Please copy out, word for word, the lines of the records from the line holding "How big is the" through the end of the records, both ends included.

— START OF Listing —

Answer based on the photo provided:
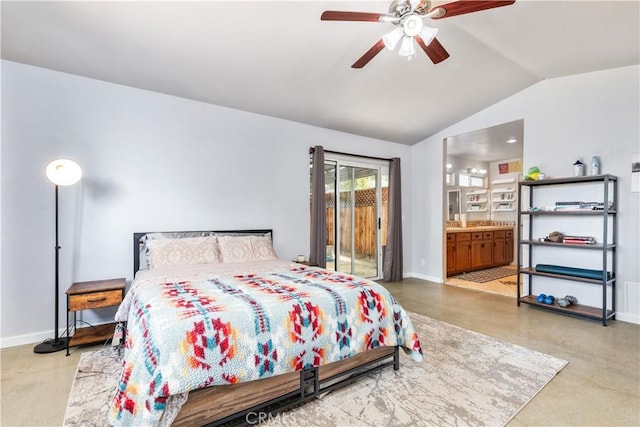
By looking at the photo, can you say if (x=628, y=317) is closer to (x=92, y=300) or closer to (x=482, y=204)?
(x=482, y=204)

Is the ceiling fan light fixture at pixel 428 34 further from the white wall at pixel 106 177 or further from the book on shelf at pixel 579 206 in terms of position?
the book on shelf at pixel 579 206

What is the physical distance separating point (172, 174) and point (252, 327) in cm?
255

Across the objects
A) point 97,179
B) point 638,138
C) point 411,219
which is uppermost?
point 638,138

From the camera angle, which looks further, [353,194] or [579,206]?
[353,194]

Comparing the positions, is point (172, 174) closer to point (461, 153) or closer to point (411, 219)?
point (411, 219)

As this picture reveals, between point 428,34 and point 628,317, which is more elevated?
point 428,34

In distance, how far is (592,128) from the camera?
3758 millimetres

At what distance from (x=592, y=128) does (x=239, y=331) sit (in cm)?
461

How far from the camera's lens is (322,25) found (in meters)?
2.70

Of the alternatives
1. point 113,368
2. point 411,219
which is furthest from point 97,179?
point 411,219

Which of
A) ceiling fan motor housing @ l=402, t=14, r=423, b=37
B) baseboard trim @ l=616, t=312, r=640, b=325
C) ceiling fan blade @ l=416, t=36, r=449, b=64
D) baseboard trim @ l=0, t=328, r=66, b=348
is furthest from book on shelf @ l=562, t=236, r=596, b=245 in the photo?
baseboard trim @ l=0, t=328, r=66, b=348

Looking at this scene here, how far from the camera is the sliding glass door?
5.11 meters

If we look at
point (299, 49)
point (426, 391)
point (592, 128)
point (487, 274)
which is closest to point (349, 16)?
point (299, 49)

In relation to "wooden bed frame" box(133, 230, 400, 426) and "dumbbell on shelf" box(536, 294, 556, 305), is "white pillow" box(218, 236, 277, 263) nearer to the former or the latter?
"wooden bed frame" box(133, 230, 400, 426)
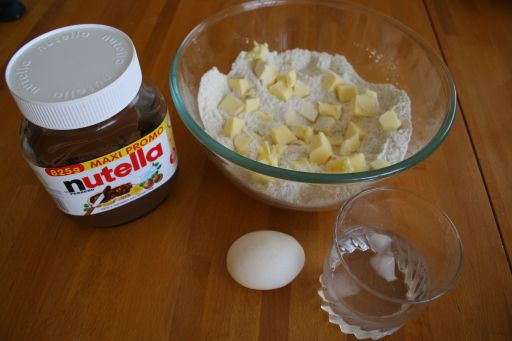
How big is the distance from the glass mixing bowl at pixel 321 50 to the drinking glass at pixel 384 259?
0.05m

— END OF Listing —

- **Answer to the task**:
How big is the distance from the glass mixing bowl at pixel 321 50 to the drinking glass at pixel 384 259?
0.05m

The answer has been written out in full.